Unfortunately, your house is also home to chemicals and other toxins – a lot of them. With each breath of your home’s air, one study found you could be inhaling up to 400 different chemicals, some of which researchers couldn’t even identify. Among those that were identified were pesticides and “a wide array of hydrocarbons, fragrances such as the musk xylenes, flavors relating to spices, aldehydes, alcohols, esters and phthalate esters, and other miscellaneous types of chemicals.”[i]
These chemicals are there courtesy of some of your most beloved home goods; they outgas into your air or into your household dust (which is then circulated into your air). Other items you don’t think twice about may also pose unique hazards to your family aside from air pollution.
You may have thought about doing a detox for your body … but what about your home? It’s a good idea to conduct one at least annually, and the first step to any detox program is removing the most toxic elements around you … I’d recommend starting with these that follow …
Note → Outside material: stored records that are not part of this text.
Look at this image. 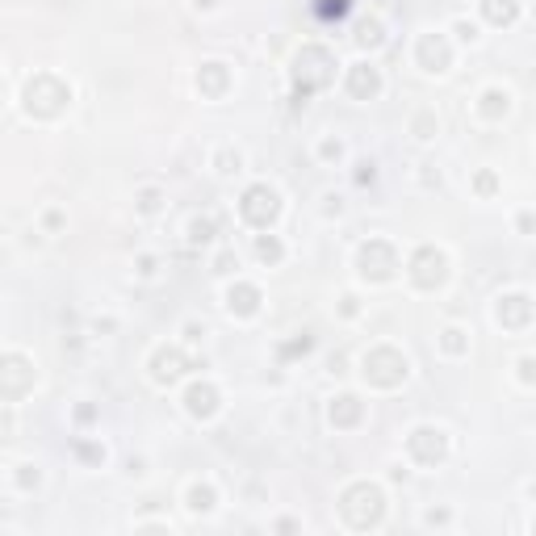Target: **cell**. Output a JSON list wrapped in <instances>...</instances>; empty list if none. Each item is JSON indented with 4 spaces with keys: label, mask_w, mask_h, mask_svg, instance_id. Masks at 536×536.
Wrapping results in <instances>:
<instances>
[{
    "label": "cell",
    "mask_w": 536,
    "mask_h": 536,
    "mask_svg": "<svg viewBox=\"0 0 536 536\" xmlns=\"http://www.w3.org/2000/svg\"><path fill=\"white\" fill-rule=\"evenodd\" d=\"M340 511H344V519H348L352 528H378L382 515H386V499H382L378 486H369V482H356V486L344 491Z\"/></svg>",
    "instance_id": "6da1fadb"
},
{
    "label": "cell",
    "mask_w": 536,
    "mask_h": 536,
    "mask_svg": "<svg viewBox=\"0 0 536 536\" xmlns=\"http://www.w3.org/2000/svg\"><path fill=\"white\" fill-rule=\"evenodd\" d=\"M364 378L378 382V386H398L406 378V360L394 348H378V352L364 356Z\"/></svg>",
    "instance_id": "7a4b0ae2"
},
{
    "label": "cell",
    "mask_w": 536,
    "mask_h": 536,
    "mask_svg": "<svg viewBox=\"0 0 536 536\" xmlns=\"http://www.w3.org/2000/svg\"><path fill=\"white\" fill-rule=\"evenodd\" d=\"M63 101H68V88H63L55 76H38V80L25 88V105H30L34 114H59Z\"/></svg>",
    "instance_id": "3957f363"
},
{
    "label": "cell",
    "mask_w": 536,
    "mask_h": 536,
    "mask_svg": "<svg viewBox=\"0 0 536 536\" xmlns=\"http://www.w3.org/2000/svg\"><path fill=\"white\" fill-rule=\"evenodd\" d=\"M239 209H243V218H247L251 227H268V223L277 218V209H281V205H277V193H273V189L256 185V189L243 193V205H239Z\"/></svg>",
    "instance_id": "277c9868"
},
{
    "label": "cell",
    "mask_w": 536,
    "mask_h": 536,
    "mask_svg": "<svg viewBox=\"0 0 536 536\" xmlns=\"http://www.w3.org/2000/svg\"><path fill=\"white\" fill-rule=\"evenodd\" d=\"M415 285H423V289H432L440 277H444V256L440 251H432V247H423L419 256H415Z\"/></svg>",
    "instance_id": "5b68a950"
},
{
    "label": "cell",
    "mask_w": 536,
    "mask_h": 536,
    "mask_svg": "<svg viewBox=\"0 0 536 536\" xmlns=\"http://www.w3.org/2000/svg\"><path fill=\"white\" fill-rule=\"evenodd\" d=\"M411 453H415V461H423V465H436V461L444 457V436L419 427V432L411 436Z\"/></svg>",
    "instance_id": "8992f818"
},
{
    "label": "cell",
    "mask_w": 536,
    "mask_h": 536,
    "mask_svg": "<svg viewBox=\"0 0 536 536\" xmlns=\"http://www.w3.org/2000/svg\"><path fill=\"white\" fill-rule=\"evenodd\" d=\"M185 402H189V411H193L197 419H209L214 411H218V394H214V386H193V390L185 394Z\"/></svg>",
    "instance_id": "52a82bcc"
},
{
    "label": "cell",
    "mask_w": 536,
    "mask_h": 536,
    "mask_svg": "<svg viewBox=\"0 0 536 536\" xmlns=\"http://www.w3.org/2000/svg\"><path fill=\"white\" fill-rule=\"evenodd\" d=\"M151 364H155V382H176V378H181V369H185L181 352H159Z\"/></svg>",
    "instance_id": "ba28073f"
},
{
    "label": "cell",
    "mask_w": 536,
    "mask_h": 536,
    "mask_svg": "<svg viewBox=\"0 0 536 536\" xmlns=\"http://www.w3.org/2000/svg\"><path fill=\"white\" fill-rule=\"evenodd\" d=\"M378 72L373 68H352V76H348V88H352V96H373L378 92Z\"/></svg>",
    "instance_id": "9c48e42d"
},
{
    "label": "cell",
    "mask_w": 536,
    "mask_h": 536,
    "mask_svg": "<svg viewBox=\"0 0 536 536\" xmlns=\"http://www.w3.org/2000/svg\"><path fill=\"white\" fill-rule=\"evenodd\" d=\"M419 59H423L427 68H444V63H449V50H444V42H436V38H423V42H419Z\"/></svg>",
    "instance_id": "30bf717a"
},
{
    "label": "cell",
    "mask_w": 536,
    "mask_h": 536,
    "mask_svg": "<svg viewBox=\"0 0 536 536\" xmlns=\"http://www.w3.org/2000/svg\"><path fill=\"white\" fill-rule=\"evenodd\" d=\"M256 302H260V293H256L251 285L231 289V310H239V314H256Z\"/></svg>",
    "instance_id": "8fae6325"
},
{
    "label": "cell",
    "mask_w": 536,
    "mask_h": 536,
    "mask_svg": "<svg viewBox=\"0 0 536 536\" xmlns=\"http://www.w3.org/2000/svg\"><path fill=\"white\" fill-rule=\"evenodd\" d=\"M486 17L491 21H511L515 17V0H486Z\"/></svg>",
    "instance_id": "7c38bea8"
},
{
    "label": "cell",
    "mask_w": 536,
    "mask_h": 536,
    "mask_svg": "<svg viewBox=\"0 0 536 536\" xmlns=\"http://www.w3.org/2000/svg\"><path fill=\"white\" fill-rule=\"evenodd\" d=\"M356 415H360L356 398H340V402L331 406V419H336V423H356Z\"/></svg>",
    "instance_id": "4fadbf2b"
},
{
    "label": "cell",
    "mask_w": 536,
    "mask_h": 536,
    "mask_svg": "<svg viewBox=\"0 0 536 536\" xmlns=\"http://www.w3.org/2000/svg\"><path fill=\"white\" fill-rule=\"evenodd\" d=\"M189 507H193V511H209V507H214V491H209V486H193V491H189Z\"/></svg>",
    "instance_id": "5bb4252c"
},
{
    "label": "cell",
    "mask_w": 536,
    "mask_h": 536,
    "mask_svg": "<svg viewBox=\"0 0 536 536\" xmlns=\"http://www.w3.org/2000/svg\"><path fill=\"white\" fill-rule=\"evenodd\" d=\"M256 251H260V260H281V243L277 239H260Z\"/></svg>",
    "instance_id": "9a60e30c"
},
{
    "label": "cell",
    "mask_w": 536,
    "mask_h": 536,
    "mask_svg": "<svg viewBox=\"0 0 536 536\" xmlns=\"http://www.w3.org/2000/svg\"><path fill=\"white\" fill-rule=\"evenodd\" d=\"M344 9H348V0H323V5H318V13H323V17H331V13L340 17Z\"/></svg>",
    "instance_id": "2e32d148"
},
{
    "label": "cell",
    "mask_w": 536,
    "mask_h": 536,
    "mask_svg": "<svg viewBox=\"0 0 536 536\" xmlns=\"http://www.w3.org/2000/svg\"><path fill=\"white\" fill-rule=\"evenodd\" d=\"M499 110H507V101H503V96H499V92H486V114H491V118H495V114H499Z\"/></svg>",
    "instance_id": "e0dca14e"
},
{
    "label": "cell",
    "mask_w": 536,
    "mask_h": 536,
    "mask_svg": "<svg viewBox=\"0 0 536 536\" xmlns=\"http://www.w3.org/2000/svg\"><path fill=\"white\" fill-rule=\"evenodd\" d=\"M209 231H214V223H193V239H209Z\"/></svg>",
    "instance_id": "ac0fdd59"
},
{
    "label": "cell",
    "mask_w": 536,
    "mask_h": 536,
    "mask_svg": "<svg viewBox=\"0 0 536 536\" xmlns=\"http://www.w3.org/2000/svg\"><path fill=\"white\" fill-rule=\"evenodd\" d=\"M155 205H159V193H151V189H147V193H143V209H147V214H151V209H155Z\"/></svg>",
    "instance_id": "d6986e66"
},
{
    "label": "cell",
    "mask_w": 536,
    "mask_h": 536,
    "mask_svg": "<svg viewBox=\"0 0 536 536\" xmlns=\"http://www.w3.org/2000/svg\"><path fill=\"white\" fill-rule=\"evenodd\" d=\"M444 348H449V352H461V331H449V340H444Z\"/></svg>",
    "instance_id": "ffe728a7"
}]
</instances>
Trash These Toxic Home Goods for a Healthier Family
Carpet is a synthetic material, made from petroleum byproducts, nylon, acrylic, PVC and more. These substances outgas toxic chemicals such as volatile organic compounds (VOCs) and formaldehyde into your home’s air. VOCs have been linked to cancer and damage to the liver, kidneys and central nervous system. Your carpet is also a ready home for mold, bacteria and viruses. According to one expert, Phillip Tierno, director of Clinical Microbiology and Immunology, NYU, your carpet may contain 200,000 bacteria per square inch, which would make it 4,000 times dirtier than your toilet seat.[ii] You can learn about safer flooring options here.
6. Dryer Sheets
The air vented from dryers using scented dryer sheets has been shown to contain hazardous chemicals, including acetaldehyde and benzene, which are classified as carcinogens by the U.S. Environmental Protection Agency (EPA).[iii] Worse still, they coat your clothes with chemicals like acetone (found in nail polish remover) and quaternary ammonium compounds, which are linked to asthma.[iv]
5. Oven Cleaner
Most oven cleaners contain sodium or potassium hydroxide, which help dissolve the baked-on debris. However, they can also burn your skin, lungs and eyes. Some also contain high concentrations of butoxydiglycol (DEGBE), a solvent banned in the European Union at concentrations above 3 percent in aerosol cleaners because it may irritate and inflame your lungs. To clean the bottom of your oven, sprinkle it with baking soda (liberally) and then spray with water. Let it sit for eight hours then scrape off.[v]
4. Kitchen Sponge
The sponge you use to wash dishes and clean your kitchen counter may contain 10 million bacteria per square inch and be 200,000 times dirtier than your toilet. Dr. Roxanne Sukol, medical director of the Cleveland Clinic’s Wellness Enterprise, told the Wall Street Journal, “There is a forest of bacteria, spores, even pathogens, in a sponge—not just one single culture … It becomes contaminated the minute you touch it.”[vi]
Replace your kitchen sponge at least two to four times a month, and run it through the dishwasher (or microwave it, wet, for 60 seconds) regularly. Those latter tricks have been shown to get rid of nearly 100 percent of the lurking bacteria.[vii]
Pesticides aren’t only toxic to pests … they’ve been linked to obesity, leukemia, Parkinson’s disease and other health problems in humans as well. And once you use them in your home, they’re there to stay. One study by the EPA found that not only are most kitchen floors in the US contaminated with pesticides, but they can linger there for a decade.[viii]
Swap all forms of pesticides (including those used for flea/tick treatments on pets and lice treatments) for natural alternatives. Natural castile soap or vinegar mixed with water works to keep many pests away. Essential oils including lemongrass, cedar and eucalyptus also help to repel pests.
2. Plastics Marked With #7 and Canned Foods
These are potential sources of bisphenol-A (BPA), the endocrine-disrupting chemicals that’s been making headlines for years now due to its potential links to cancer, productive problems, obesity, heart disease and more. When storing food, glass is a better option than virtually any form of plastic, as even BPA-free plastics have been shown to release estrogenic chemicals that may cause adverse health effects.[ix]
1. Your Couch Cushions and Mattress
These are common sources of flame-retardant chemicals, which may migrate into your home’s air, settle into household dust and ultimately be inhaled by you and your family. These chemicals have been linked to reproductive disorders, cancer, brain damage and more, and they pose an especially serious threat to children and pregnant women.
When choosing furniture, look for naturally flame-resistant materials like wool, cotton or jute. Avoid those with the TB 117 label (which is the California flammability standard) and instead look for TB 117-2013 (which was recently updated to no longer require the use of such chemicals, although it is not a guarantee of their absence). When buying a mattress, use this natural mattress buyer’s guide to find a toxin-free option.